Four Things You Didn’t Know About Moby-Dick

The new movie In the Heart of the Sea is a remake of the true story that inspired Melville.

moby dick

Moby Dick final chase photo via Wikimedia Commons

The sinking of the Essex piqued Herman Melville’s interest almost 200 years ago, and more recently, the interest of Warner Bros. Pictures. A new film, In the Heart of the Sea, is based off of a book chronicling the true story of the Nantucket ship that succumbed to the force of a sperm whale in the South Pacific in 1820.

The story of the vessel (which departed from New Bedford) inspired Melville’s Moby-Dick, the classic story of Ahab’s hunt for the white whale. If you’re headed to theaters to catch Chris Hemsworth’s performance when In the Heart of the Sea premieres on Dec. 11, impress your friends with a bit of Moby-Dick trivia.

  1. Herman Melville hadn’t even been to Nantucket before writing Moby-Dick.

He wrote the book based off of what he had read about the Essex, and from research he’d done on Nantucket’s whaling history. The Nantucket Historical Association points out a description of Nantucket from the novel:

Nantucket! Take out your map and look at it. See what a real corner of the world it occupies; how it stands there, away off shore, more lonely than the Eddystone lighthouse. Look at it—a mere hillock, and elbow of sand; all beach, without a background.”

A little vague, no?

  1. But he did go eventually–after the book was published.

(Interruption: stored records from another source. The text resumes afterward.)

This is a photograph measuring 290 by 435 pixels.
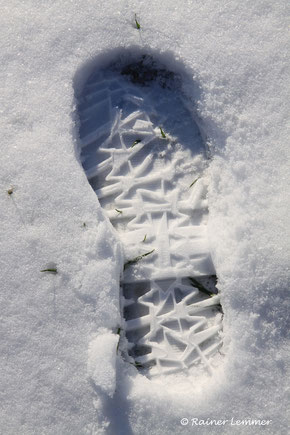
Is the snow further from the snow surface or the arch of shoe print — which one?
the arch of shoe print

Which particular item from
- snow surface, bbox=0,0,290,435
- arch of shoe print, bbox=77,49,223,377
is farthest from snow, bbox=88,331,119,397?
arch of shoe print, bbox=77,49,223,377

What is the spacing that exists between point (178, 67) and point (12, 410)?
1.46 meters

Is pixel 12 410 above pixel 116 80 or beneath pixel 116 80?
beneath

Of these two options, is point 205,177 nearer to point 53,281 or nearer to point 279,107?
point 279,107

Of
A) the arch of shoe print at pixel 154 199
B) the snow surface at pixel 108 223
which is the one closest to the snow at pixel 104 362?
the snow surface at pixel 108 223

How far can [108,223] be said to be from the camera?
1.77 meters

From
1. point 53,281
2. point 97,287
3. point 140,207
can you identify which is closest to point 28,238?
point 53,281

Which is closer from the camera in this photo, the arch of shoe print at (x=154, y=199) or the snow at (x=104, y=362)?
the snow at (x=104, y=362)

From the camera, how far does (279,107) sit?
1.85 m

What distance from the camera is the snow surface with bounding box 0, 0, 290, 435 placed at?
1681 mm

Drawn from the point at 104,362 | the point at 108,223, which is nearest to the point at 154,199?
the point at 108,223

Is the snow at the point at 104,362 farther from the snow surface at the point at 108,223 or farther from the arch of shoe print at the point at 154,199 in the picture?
the arch of shoe print at the point at 154,199

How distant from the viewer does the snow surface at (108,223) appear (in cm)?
168

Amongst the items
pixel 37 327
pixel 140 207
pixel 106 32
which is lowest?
pixel 37 327
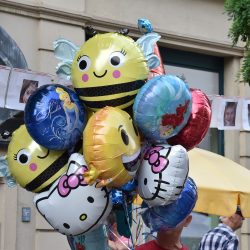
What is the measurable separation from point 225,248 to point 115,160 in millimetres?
3179

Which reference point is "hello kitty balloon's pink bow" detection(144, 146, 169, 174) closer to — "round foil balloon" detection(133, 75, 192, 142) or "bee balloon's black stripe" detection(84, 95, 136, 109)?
"round foil balloon" detection(133, 75, 192, 142)

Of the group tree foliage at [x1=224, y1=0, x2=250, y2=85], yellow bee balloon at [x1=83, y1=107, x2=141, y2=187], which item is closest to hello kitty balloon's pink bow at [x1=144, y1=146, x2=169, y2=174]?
yellow bee balloon at [x1=83, y1=107, x2=141, y2=187]

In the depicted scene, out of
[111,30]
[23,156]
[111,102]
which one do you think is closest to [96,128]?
[111,102]

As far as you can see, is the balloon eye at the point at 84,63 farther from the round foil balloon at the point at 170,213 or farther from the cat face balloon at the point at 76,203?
the round foil balloon at the point at 170,213

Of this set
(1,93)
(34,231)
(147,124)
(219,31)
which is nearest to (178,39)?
(219,31)

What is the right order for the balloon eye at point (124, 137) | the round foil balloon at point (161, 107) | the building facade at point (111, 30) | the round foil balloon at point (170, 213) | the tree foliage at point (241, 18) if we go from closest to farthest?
1. the balloon eye at point (124, 137)
2. the round foil balloon at point (161, 107)
3. the round foil balloon at point (170, 213)
4. the tree foliage at point (241, 18)
5. the building facade at point (111, 30)

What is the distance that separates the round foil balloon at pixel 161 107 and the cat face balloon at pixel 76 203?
39 cm

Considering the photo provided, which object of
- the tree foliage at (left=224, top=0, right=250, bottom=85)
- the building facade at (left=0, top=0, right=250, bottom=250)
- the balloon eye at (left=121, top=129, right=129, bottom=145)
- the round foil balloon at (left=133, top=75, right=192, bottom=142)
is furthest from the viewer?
the building facade at (left=0, top=0, right=250, bottom=250)

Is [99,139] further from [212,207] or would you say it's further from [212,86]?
[212,86]

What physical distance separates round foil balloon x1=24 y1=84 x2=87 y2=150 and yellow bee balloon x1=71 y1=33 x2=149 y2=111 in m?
0.11

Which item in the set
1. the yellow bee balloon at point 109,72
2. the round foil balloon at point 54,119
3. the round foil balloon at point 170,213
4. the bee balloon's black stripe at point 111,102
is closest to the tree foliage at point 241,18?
the round foil balloon at point 170,213

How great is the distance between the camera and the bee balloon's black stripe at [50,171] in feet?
13.5

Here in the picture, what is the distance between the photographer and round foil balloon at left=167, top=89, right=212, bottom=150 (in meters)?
4.42

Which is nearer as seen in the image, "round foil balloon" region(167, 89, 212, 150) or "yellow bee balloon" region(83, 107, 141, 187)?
"yellow bee balloon" region(83, 107, 141, 187)
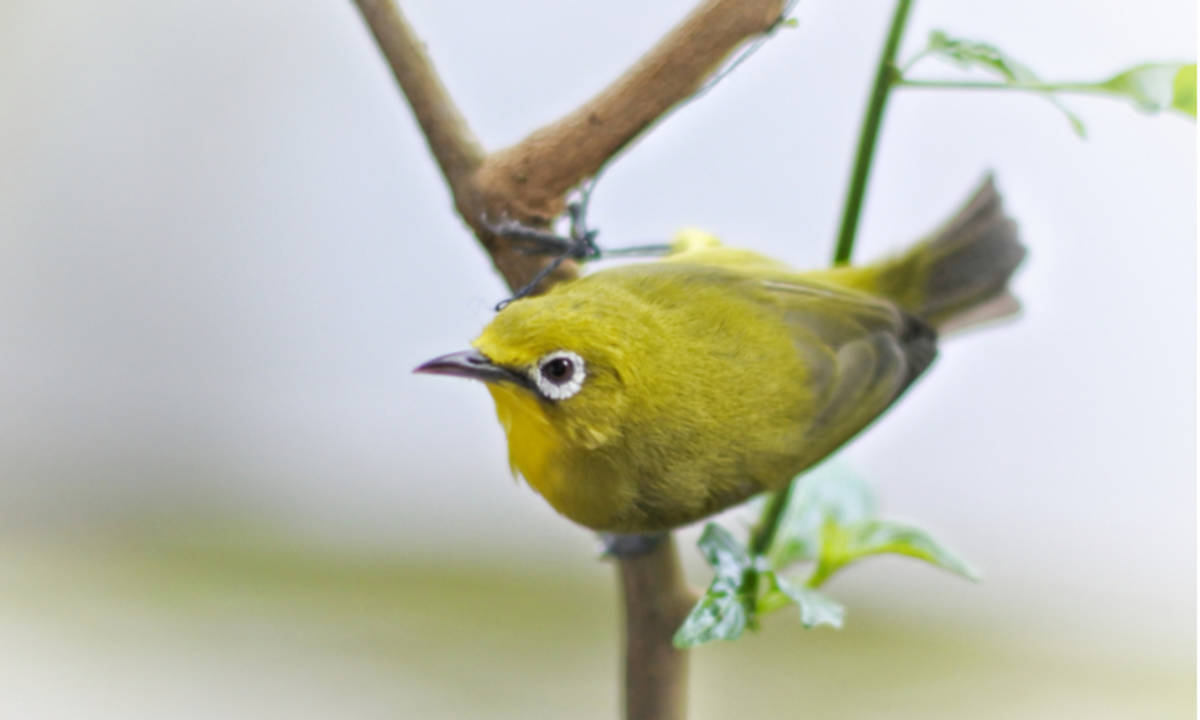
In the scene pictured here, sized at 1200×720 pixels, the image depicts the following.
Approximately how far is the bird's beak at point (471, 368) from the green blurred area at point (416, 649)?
2491 mm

Moby-Dick was released in 1851, and Melville finally got around to visiting Nantucket in July of 1852. He spent a few days on the island, and had the chance to meet Captain Pollard, the captain of the Essex and a survivor of the wreck. Melville wrote, “To the islanders he was a nobody—to me, the most impressive man, tho’ wholly unassuming, even humble—that I ever encountered.”

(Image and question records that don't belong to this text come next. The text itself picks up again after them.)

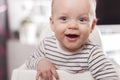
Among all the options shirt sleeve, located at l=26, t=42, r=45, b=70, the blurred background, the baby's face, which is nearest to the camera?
the baby's face

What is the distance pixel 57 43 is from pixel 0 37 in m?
1.49

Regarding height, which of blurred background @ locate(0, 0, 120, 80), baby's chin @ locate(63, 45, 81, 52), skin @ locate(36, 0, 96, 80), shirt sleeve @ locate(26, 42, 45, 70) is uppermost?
skin @ locate(36, 0, 96, 80)

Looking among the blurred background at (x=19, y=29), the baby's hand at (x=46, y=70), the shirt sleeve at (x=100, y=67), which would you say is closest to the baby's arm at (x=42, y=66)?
the baby's hand at (x=46, y=70)

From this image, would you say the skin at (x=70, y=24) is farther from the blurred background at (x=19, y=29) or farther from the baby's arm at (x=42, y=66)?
the blurred background at (x=19, y=29)

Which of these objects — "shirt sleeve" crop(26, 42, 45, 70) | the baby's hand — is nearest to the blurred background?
"shirt sleeve" crop(26, 42, 45, 70)

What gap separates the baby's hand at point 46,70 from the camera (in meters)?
0.75

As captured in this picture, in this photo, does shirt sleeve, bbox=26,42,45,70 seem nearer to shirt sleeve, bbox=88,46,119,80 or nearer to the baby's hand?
the baby's hand

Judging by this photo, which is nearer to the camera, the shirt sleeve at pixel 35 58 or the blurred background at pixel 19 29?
the shirt sleeve at pixel 35 58

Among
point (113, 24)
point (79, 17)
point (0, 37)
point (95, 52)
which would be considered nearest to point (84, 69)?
point (95, 52)

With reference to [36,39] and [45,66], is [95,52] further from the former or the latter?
[36,39]

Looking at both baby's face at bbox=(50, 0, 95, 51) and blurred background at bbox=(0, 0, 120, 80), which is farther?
blurred background at bbox=(0, 0, 120, 80)

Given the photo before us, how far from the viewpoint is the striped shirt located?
761 millimetres

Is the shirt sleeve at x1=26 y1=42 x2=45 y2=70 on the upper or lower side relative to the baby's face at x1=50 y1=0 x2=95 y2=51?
lower

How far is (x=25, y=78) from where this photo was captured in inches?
30.8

  1. Melville dedicated the book to his buddy, Nathaniel Hawthorne.

While the two esteemed authors had about a 15 year difference in age, they had a few things in common. Melville and Hawthorne lived in Boston for a time, and they became acquaintances while both were spending time writing in the Berkshires. Their friendship lasted only a few years, but they continued to read and annotate each other’s work.

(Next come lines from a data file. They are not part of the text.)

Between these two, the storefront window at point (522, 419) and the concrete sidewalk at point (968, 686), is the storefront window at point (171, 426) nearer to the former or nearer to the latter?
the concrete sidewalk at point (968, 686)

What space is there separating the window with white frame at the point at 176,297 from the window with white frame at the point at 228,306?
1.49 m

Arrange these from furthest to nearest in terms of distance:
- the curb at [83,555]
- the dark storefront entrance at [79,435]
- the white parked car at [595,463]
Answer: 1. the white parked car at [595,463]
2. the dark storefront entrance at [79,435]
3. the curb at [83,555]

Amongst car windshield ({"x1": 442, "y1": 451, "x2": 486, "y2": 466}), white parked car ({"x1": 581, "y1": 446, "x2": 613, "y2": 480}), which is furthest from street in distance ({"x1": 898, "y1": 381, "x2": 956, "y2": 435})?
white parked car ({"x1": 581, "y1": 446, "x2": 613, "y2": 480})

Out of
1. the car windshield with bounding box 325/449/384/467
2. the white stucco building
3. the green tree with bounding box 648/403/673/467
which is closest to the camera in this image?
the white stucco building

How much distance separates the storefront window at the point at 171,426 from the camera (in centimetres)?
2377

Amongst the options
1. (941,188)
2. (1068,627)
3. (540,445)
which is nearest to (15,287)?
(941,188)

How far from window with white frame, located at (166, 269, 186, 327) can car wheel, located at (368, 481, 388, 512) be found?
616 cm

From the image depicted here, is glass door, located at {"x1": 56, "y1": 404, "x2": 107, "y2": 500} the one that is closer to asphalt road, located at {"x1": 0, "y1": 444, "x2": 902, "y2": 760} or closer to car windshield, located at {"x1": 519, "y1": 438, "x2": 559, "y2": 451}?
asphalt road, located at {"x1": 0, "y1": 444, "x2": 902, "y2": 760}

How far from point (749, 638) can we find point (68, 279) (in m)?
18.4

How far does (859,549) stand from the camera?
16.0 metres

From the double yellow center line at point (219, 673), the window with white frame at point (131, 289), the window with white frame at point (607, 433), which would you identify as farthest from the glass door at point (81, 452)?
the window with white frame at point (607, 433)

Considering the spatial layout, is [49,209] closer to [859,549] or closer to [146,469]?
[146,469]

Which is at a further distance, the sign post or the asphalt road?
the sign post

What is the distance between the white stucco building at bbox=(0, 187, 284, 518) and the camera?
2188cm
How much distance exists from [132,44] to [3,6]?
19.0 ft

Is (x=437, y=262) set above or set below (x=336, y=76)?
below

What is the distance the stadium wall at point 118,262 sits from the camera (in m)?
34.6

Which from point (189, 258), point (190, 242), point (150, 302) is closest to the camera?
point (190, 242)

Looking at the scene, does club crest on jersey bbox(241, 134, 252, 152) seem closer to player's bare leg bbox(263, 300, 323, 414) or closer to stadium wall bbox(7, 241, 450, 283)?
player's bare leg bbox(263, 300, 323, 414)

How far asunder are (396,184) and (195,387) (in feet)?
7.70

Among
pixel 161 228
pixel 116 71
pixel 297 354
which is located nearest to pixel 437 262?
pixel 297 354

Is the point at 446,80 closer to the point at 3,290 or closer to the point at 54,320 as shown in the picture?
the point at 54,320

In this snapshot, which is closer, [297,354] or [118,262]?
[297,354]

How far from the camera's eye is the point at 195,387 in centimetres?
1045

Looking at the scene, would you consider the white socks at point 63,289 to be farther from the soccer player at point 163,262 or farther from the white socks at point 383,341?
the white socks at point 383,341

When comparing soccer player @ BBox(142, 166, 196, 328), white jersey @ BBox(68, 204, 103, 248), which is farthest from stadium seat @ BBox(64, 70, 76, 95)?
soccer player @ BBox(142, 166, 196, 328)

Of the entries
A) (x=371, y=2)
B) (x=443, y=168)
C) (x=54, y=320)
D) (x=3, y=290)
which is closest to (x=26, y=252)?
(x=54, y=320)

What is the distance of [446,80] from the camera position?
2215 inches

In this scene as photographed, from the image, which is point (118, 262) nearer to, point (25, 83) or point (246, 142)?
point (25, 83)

  1. Captain Ahab’s first mate was sort of the inspiration for a Seattle-based coffee company.

Starbucks founder Gordon Bowker considered the name “Pequod” after the whaler ship in Moby-Dick of the same name, but instead went with the name of Ahab’s first mate, Starbuck. He explained the reasoning behind his company’s name to the Seattle Times:

Somebody somehow came up with an old mining map of the Cascades and Mount Rainier, and there was an old mining town called Starbo. As soon as I saw Starbo, I, of course, jumped to Melville’s first mate [named Starbuck] in Moby-Dick. But Moby-Dick didn’t have anything to do with Starbucks directly; it was only coincidental that the sound seemed to make sense.